### Materials provided
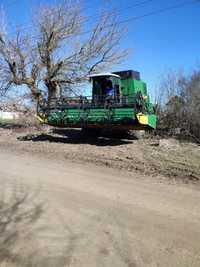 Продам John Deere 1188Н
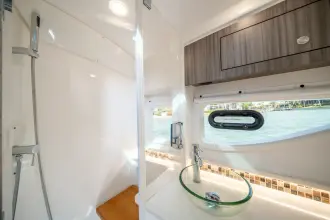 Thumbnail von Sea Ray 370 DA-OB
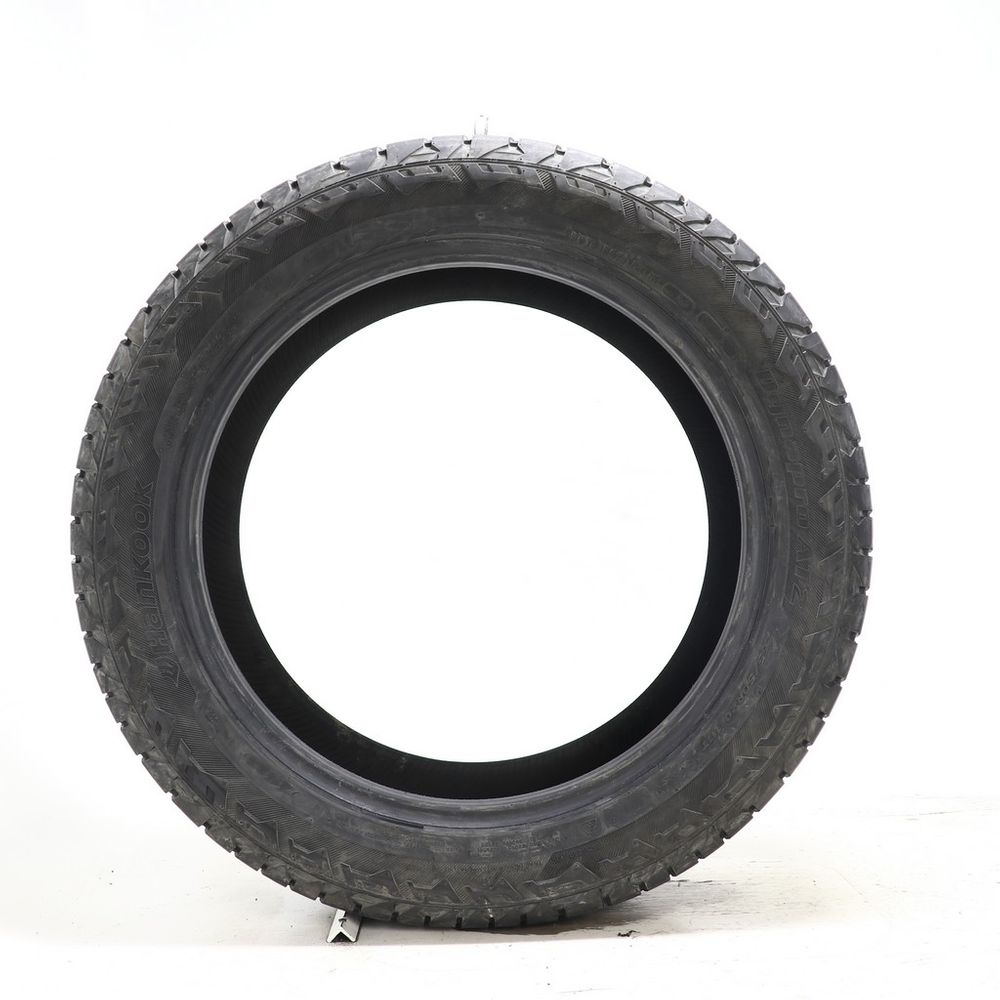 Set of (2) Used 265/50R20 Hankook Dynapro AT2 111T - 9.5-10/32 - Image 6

---

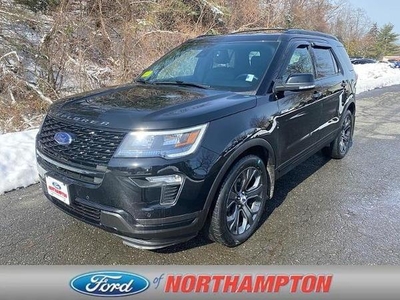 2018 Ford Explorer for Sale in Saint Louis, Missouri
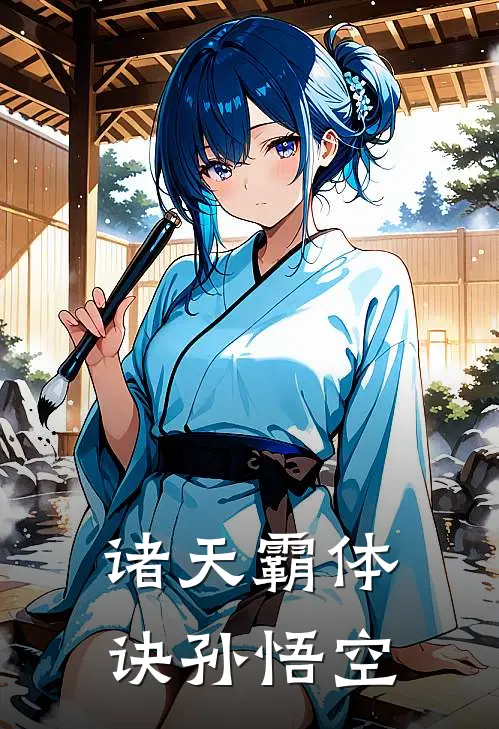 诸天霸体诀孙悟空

### Problem to solve
Please output as a Markdown table with columns n and Line the lines starting with the line with "Продам John Deere 1188Н" and going on through the line with "Set of (2) Used", blank lines left out and the pictures left out of the answer.

### Task result
| n | Line |
|---|---|
| 1 |  Продам John Deere 1188Н |
| 2 |  Thumbnail von Sea Ray 370 DA-OB |
| 3 |  Set of (2) Used 265/50R20 Hankook Dynapro AT2 111T - 9.5-10/32 - Image 6 |